Ich schreibe grad eine Gastronomiekassensoftware bei der eine Bondrucker natürlich nicht fehlen darf.
Jetzt zu meiner Frage:
Hat schon jemand Erfahrungen mit Bondruckern gemacht? (Ich selbst habe hier leider keinen und kann das somit auch schlecht testen :-( )

Die Teile die an Rechner angeschlossen werden können (Com, Parallel oder USB), werden die alle über die java DruckAPI angesprochen? (Wenn Betriebssystemtreiber installiert sind) oder müsste man dafür (bei Com, Parallel)
extra nen Outputstream zur jeweiligen Schnittstelle öffnen und die Datenübertragung selbst implementieren?

n bisl Code wäre nicht schlecht...

PS: auf nem normalen Drucker (vorhandene Treiber, USB) zu drucken ist ja kein Problem...

CU mightymop


----------



## AlArenal (22. Feb 2006)

Wenn die Dinger im System als normale Drucker aufgeführt werden, kannst du mit ihnen direkt aus Java drucken. Ist das nicht der Fall, wirst du dir die Doku zum jeweiligen Drucker schnappen und herausfinden müssen, was für ne Software-Schnittstelle zur Verfügung gestellt wird. 

Wenn du Pech hast, musst du dann über JNI gehen. Hast du Glück, unterstützen die Teile vielleicht die Übergabe in einem Textformat, ähnlich wie es Barcode-Drucker oft machen. In beiden Fällen benötigst du Standard-/Hersteller-/Modell-spezifische Anpassungen.


----------



## Guest (22. Feb 2006)

Gibts da eigentlich ne Art Standard bei den Bondruckern? Also Postscript oder so? Das wäre ja dann immerhin net schlecht und um vieles einfacher als für jeden Drucker die Schnittstelle zu definieren...

cu mightymop


----------



## AlArenal (22. Feb 2006)

Da wirste hier vermutlich keine Antwort bekommen. Das Drucken von Kassenbons ist so ein weißer Fleck auf der Java-Landkarte.


----------



## mightymop (22. Feb 2006)

AlArenal hat gesagt.:
			
		

> Da wirste hier vermutlich keine Antwort bekommen. Das Drucken von Kassenbons ist so ein weißer Fleck auf der Java-Landkarte.


Jap hab ich schon gemerkt....

aber in C++ Foren hab ich auch nur wenig bis nix dazu gefunden 

mfg mightymop


----------



## AlArenal (22. Feb 2006)

Weil mans in der Regel auch nicht direkt umsetzt, es sei denn du entwickelst nen alternativen Treiber für Produkt XYZ. Schau lieber ob du an Doku von nem Hersteller rankommst.


----------



## thE_29 (22. Feb 2006)

Ich arbeite zufällig im Kassenbereich (aber nicht für Kassen und Drucker, das ist andere Abteilung)

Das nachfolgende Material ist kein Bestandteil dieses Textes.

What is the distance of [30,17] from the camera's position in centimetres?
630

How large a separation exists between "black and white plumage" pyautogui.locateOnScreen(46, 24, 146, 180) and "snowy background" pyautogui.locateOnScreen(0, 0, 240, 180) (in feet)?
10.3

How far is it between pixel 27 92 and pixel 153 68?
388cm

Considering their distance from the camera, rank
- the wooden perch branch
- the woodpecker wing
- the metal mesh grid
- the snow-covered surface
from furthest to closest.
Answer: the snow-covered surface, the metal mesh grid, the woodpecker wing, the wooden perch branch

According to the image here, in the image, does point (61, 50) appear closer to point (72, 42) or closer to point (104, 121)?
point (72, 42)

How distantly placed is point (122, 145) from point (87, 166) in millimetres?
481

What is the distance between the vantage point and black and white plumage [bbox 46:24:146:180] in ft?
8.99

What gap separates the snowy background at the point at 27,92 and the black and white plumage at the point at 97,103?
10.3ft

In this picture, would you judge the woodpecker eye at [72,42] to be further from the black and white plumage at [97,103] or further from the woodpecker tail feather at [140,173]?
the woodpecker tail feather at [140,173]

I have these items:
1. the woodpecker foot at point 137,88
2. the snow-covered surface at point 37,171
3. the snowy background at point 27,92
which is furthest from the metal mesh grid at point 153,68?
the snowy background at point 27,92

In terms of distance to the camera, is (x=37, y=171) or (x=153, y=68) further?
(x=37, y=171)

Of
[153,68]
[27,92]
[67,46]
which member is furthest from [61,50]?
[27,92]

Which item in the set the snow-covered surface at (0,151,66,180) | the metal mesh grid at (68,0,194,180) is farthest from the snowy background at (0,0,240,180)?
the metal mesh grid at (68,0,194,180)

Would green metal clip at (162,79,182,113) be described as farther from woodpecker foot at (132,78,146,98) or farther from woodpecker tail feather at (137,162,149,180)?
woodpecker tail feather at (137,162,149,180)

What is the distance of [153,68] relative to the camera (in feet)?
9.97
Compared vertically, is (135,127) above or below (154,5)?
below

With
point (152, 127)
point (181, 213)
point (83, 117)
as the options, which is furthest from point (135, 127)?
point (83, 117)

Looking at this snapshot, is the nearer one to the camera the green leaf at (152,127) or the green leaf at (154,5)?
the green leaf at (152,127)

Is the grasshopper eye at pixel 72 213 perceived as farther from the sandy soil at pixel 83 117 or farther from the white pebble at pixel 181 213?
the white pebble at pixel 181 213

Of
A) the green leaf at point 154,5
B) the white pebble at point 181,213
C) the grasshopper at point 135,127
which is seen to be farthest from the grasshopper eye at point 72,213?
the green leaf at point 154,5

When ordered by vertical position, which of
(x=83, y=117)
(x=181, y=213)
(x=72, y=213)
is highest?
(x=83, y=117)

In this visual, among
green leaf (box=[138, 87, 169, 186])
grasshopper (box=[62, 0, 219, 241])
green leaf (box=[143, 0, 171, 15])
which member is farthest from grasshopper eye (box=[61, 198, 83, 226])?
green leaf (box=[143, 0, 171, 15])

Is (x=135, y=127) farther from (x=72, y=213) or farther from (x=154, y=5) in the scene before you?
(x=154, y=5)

Jedenfalls die haben auch so Drucker (meistens jetzt schon Thermo) und die sprechen die alle nur über C an! Manchmal C++!

Es gibt auch viele Probleme da die Epson und IBM Leute ziemlich oft da waren!

Ne anständige API gibts glaube ich nicht! Musst du glaube ich von denen kaufen oder fordern!

Leider ist der MA der das macht, diese Woche auf Urlaub...

Aber das ist ne ziemlich fiese Sache diese Druckergeschichten!


----------